Vessel Pressure Drop with "Spent" Cartridges

This curve or similar curves that are published by various filter manufacturers have no relationship to coalescing ability. Pressure differential is only one of the factors that govern when coalescers should be changed. If there is evidence that the water coalescing ability of the elements has been degraded by surfactant contamination, the elements should be changed regardless of differential pressure.

As another example, suppose you had read only 4.5 psi. Find the intersection of 4.5 psi and 50% and draw a line out to 1 00%. You know you would be safe at 100% of rated flow because you are below the solid line. The pressure drop will be about 9 psi at 100% of rated flow. (NOTE: We added the dotted lines to the Velcon curve for these examples.)

Frequently, filter separators are installed that have more flow rate capacity than is needed. Suppose that the maximum flow capability of the pump in the above example was 200gpm. This is the 100% condition, not the 300 gpm rating of the filter. Therefore, 150 gpm is 75% of 200 gpm.

150 gpm/ 200 gpm x 100% = 75%
The intersection of 8 psi at 75% is now below the curve. The 100% condition would result in only about 11 psi.

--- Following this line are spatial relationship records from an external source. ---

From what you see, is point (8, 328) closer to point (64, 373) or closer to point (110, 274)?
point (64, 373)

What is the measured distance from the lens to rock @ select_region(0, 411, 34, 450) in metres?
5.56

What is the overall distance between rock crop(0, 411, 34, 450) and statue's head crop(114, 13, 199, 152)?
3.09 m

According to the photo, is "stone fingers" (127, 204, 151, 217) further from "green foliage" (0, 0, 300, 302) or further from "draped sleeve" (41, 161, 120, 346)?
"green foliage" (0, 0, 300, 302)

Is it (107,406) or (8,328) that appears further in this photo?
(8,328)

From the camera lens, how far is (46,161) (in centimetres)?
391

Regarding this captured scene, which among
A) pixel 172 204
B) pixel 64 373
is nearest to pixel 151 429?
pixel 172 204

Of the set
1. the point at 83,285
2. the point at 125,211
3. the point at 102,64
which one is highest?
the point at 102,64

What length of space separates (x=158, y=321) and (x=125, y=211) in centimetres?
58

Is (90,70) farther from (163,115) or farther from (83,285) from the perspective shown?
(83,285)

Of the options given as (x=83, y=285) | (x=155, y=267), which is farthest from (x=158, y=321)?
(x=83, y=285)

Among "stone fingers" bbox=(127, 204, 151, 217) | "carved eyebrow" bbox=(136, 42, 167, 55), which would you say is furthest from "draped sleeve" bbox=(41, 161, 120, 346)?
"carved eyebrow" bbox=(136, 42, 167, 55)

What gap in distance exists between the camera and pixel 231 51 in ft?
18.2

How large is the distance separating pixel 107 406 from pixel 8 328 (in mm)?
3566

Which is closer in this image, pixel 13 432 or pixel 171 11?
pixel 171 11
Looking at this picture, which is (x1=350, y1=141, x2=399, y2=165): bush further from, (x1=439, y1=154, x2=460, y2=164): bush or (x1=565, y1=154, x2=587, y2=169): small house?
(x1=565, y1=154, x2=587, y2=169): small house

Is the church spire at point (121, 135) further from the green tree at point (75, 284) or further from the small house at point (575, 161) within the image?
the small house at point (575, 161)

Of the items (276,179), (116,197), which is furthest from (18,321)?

Differential pressure data are of little value to anyone if the numbers are not recorded somewhere in a form that is understandable to everyone who is involved in the operation of the filter equipment. Too many managers think that all they have to do is to sit with their feet on their desks, waiting until someone reports that the differential pressure has reached 15 psi. Then they will do something about it! The fallacy in this kind of thinking is that the elements may have burst when the differential pressure suddenly went far beyond 15 psi when no one was watching the gauges. The differential pressure would then drop down to a low level and the person who has the responsibility of reading the gauge would report that the differential pressure was well within the acceptable range - under 15 si. THERE IS

If you operate a system that has a flow meter, you are really very fortunate. A refueler truck has a meter that you can "time" with a wrist watch and easily calculate the rate of flow. The most expensive and best equipped aircraft refuelers may even have rate of flow indicators. The real problem occurs at the airport fuel farm where there usually are no meters of any kind. How does the operator of a fuel farm determine flow rate? The answer is that he simply cannot do it. This is where the Filter Life Sensor becomes useful. Developed originally by our distributor in the UK, this instrument is a variation of the reliable Gammon Gauge that you use to measure the differential pressure across a filter separator. Refer to our bulletin 91. When you have this instrument, you read your Gammon Gauge to get the
differential pressure and you also read the Filter Life Sensor which we formerly called the percentage flowmeter. For example, suppose that the differential gauge indicates 7 psi and the Filter Life Sensor indicates 60%. Referring to the chart on the front page, find where 7psi and 60% cross - you can see that you are below the line but you will soon have to change elements.

Never try to understand one reading of differential pressure. You must know the flow rate when the reading was made. You must have records so that you can compare a reading with previously recorded data.